Case over Stryker Bone Medical Devices can Proceed, Federal Judge RulesDec 30, 2014
For the most part, a lawsuit alleging that Stryker Corp. promoted the off-label combining of two medical devices can move forward, a Louisiana federal judge ruled. According to Law360, the plaintiff alleged that Stryker promoted the off-label combination despite being aware of the high risk of side effects, claiming design defect, breach of warranty, failure to warn and redhibition. U.S. District Judge Brian A. Jackson deneid Stryker's motion to dismiss the claims; and found that the allegations were sufficient to survive the motion under the Louisiana Products Liability Act. The plaintiff's fraud claim was dismissed.
The lawsuit, which was filed in June, alleges that the plaintiff suffered “debilitating injuries” after his surgeon used a combination of Calstrux and OP-1, a protein that stimulates bone growth, during his spinal surgery in Nov. 2006. The combining of the two products, which has not been approved by the U.S. Food and Drug Administration (FDA), allegedly caused bone formation in unintended areas of the body. The plaintiff successfully showed that the combination of the two products was “unreasonably dangerous in design” because there was another option that would not have had the same side effects, the judge said. Judge Jackson also pointed out that the company could have chosen not to promote the unapproved off-label combination.
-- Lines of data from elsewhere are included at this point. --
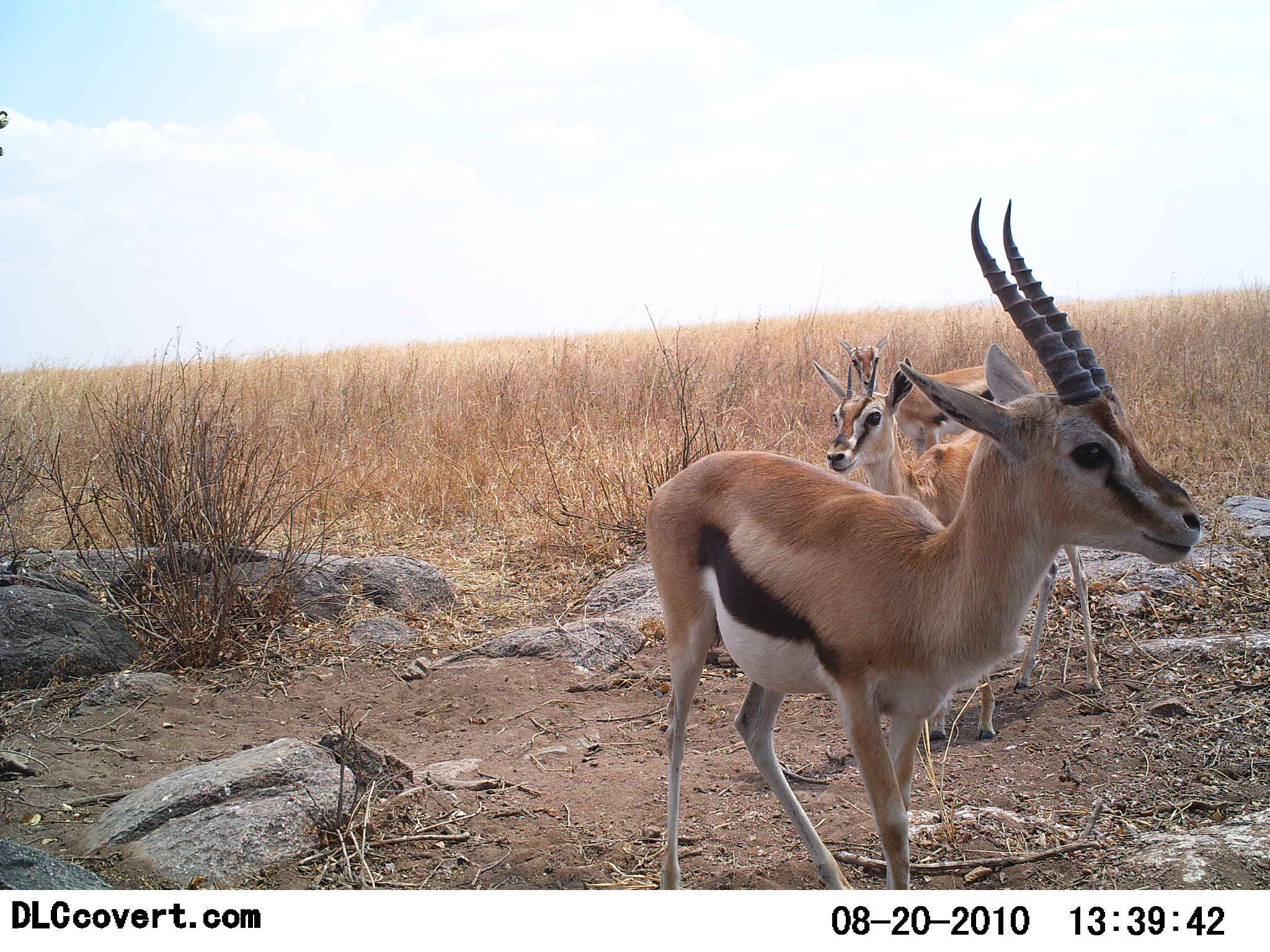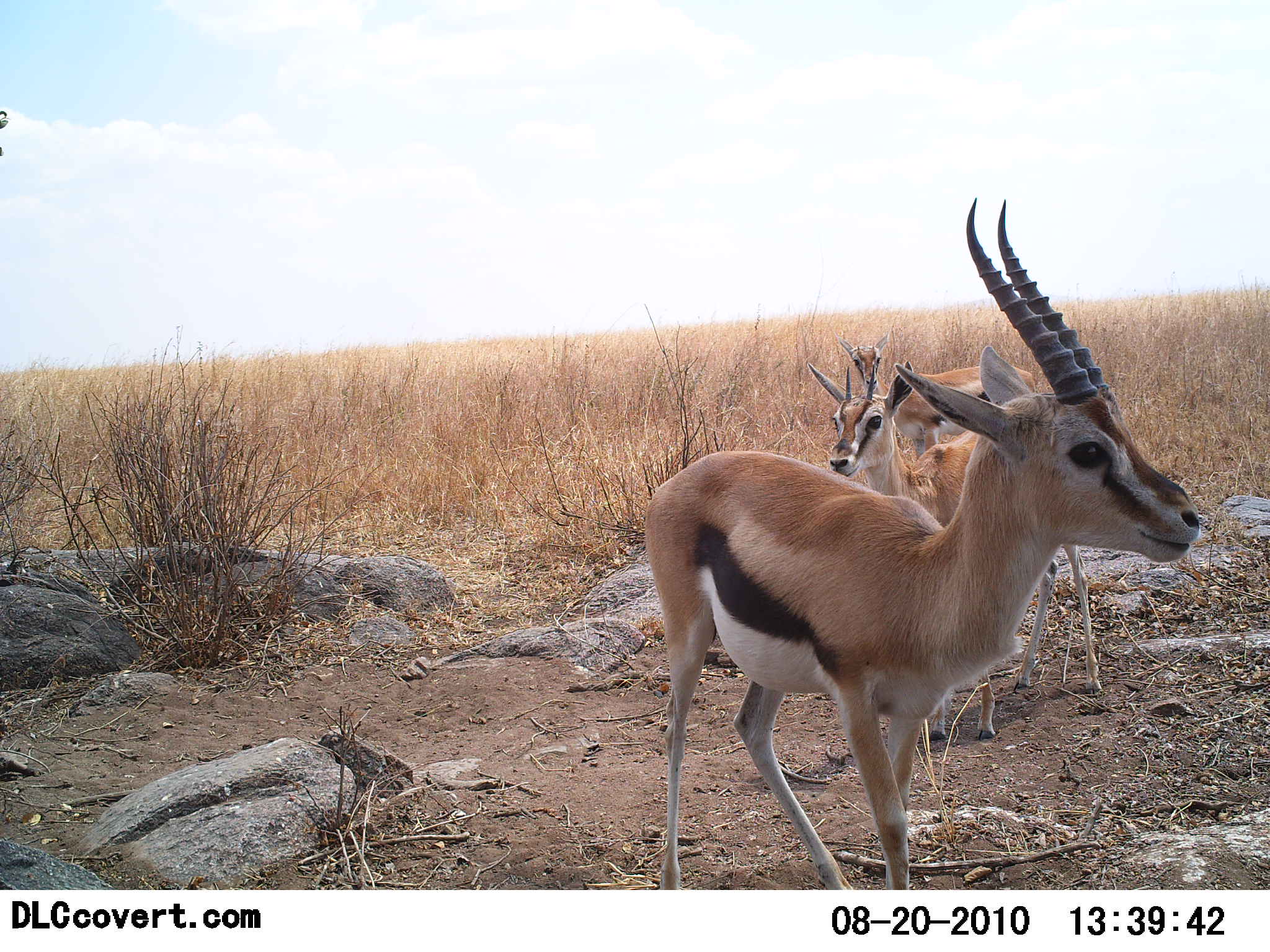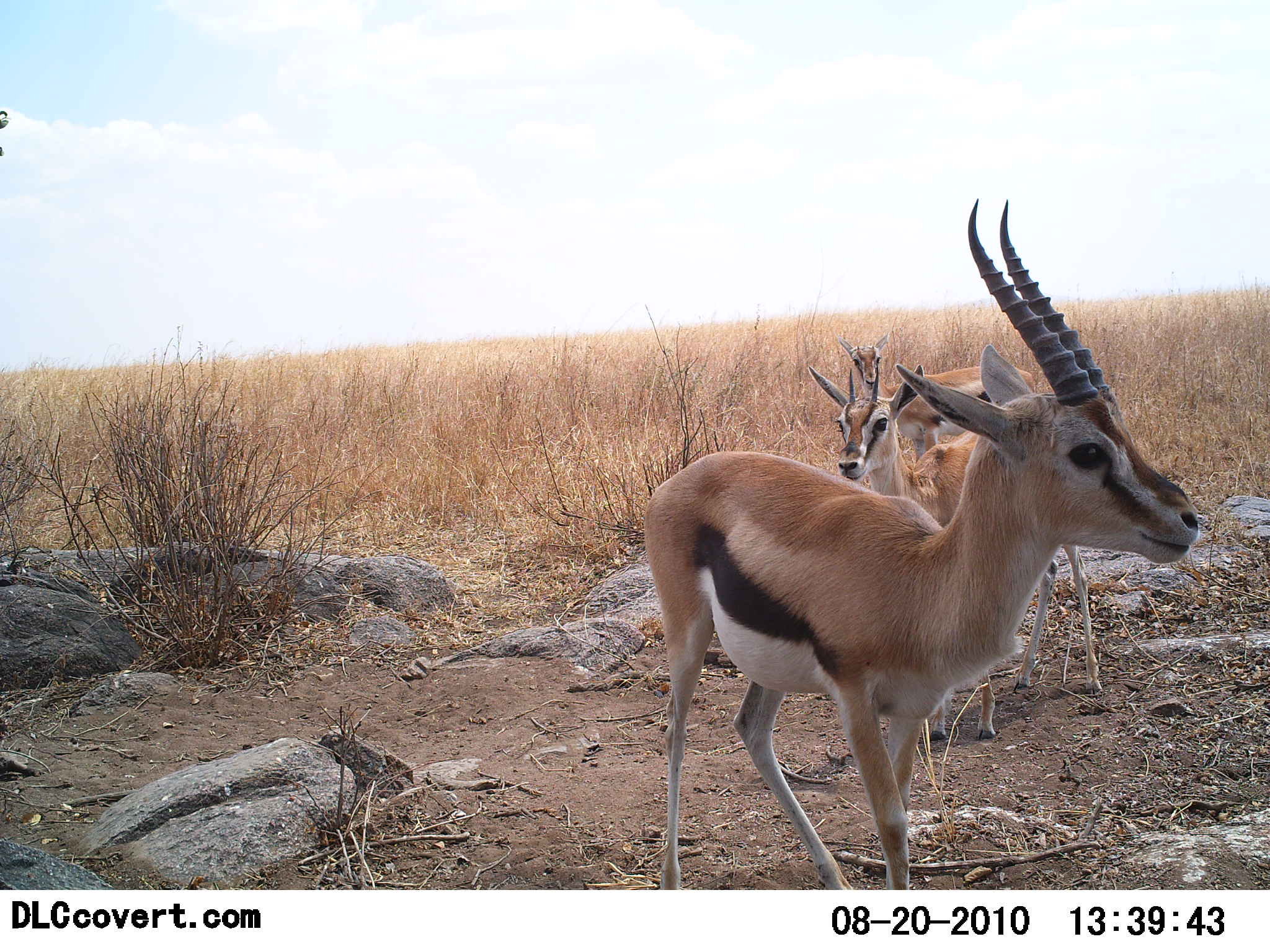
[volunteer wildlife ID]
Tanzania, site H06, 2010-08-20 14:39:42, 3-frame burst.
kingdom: Animalia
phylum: Chordata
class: Mammalia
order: Artiodactyla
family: Bovidae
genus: Eudorcas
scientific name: Eudorcas thomsonii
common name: thomson's gazelle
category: gazellethomsons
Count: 3.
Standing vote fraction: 81%.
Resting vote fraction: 6%.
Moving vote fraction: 19%.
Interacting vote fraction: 0%.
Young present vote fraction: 6%.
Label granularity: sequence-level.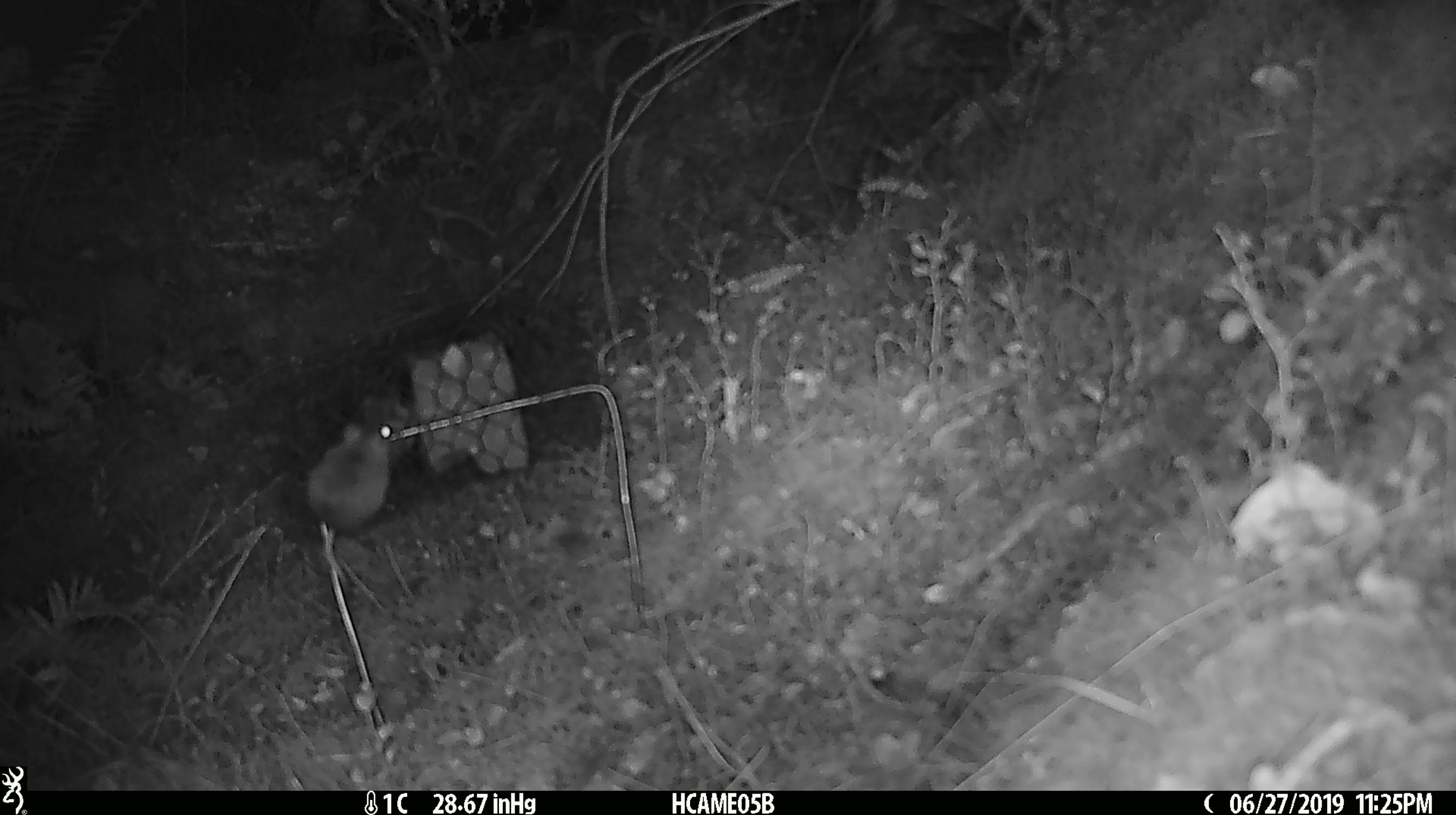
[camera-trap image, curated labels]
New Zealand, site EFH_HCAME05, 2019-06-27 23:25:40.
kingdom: Animalia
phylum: Chordata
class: Mammalia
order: Rodentia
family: Muridae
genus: Mus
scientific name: Mus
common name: mouse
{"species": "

In addressing Stryker's motion to dismiss the inadequate warning claim, the judge said that the plaintiff showed that the product caused harm and that the company continued to illegally promote the combination despite knowing about these risks. The plaintiff also alleged that Stryker only removed Calstrux from the market after the FDA reprimanded the company for its illegal off-label promotion and failure to report adverse events associated with the combination of the products; this strengthens his claim.
The judge also did not dismiss the plaintiff's claim of express warranty, citing his allegations that Stryker hid information about the combination of the two products and even marketed Calstrux as the “preferred” and “perfect carrier for OP-1”. The plaintiff's redhibition claim for future proceedings as well as his negligence claim were also upheld; it is clear that the plaintiff's petition alleges that Stryker Corp, parent company of Stryker Biotech, “informed, instructed, and recommended” actions to be taken by Stryker Biotech with regards to the marketing of the two products.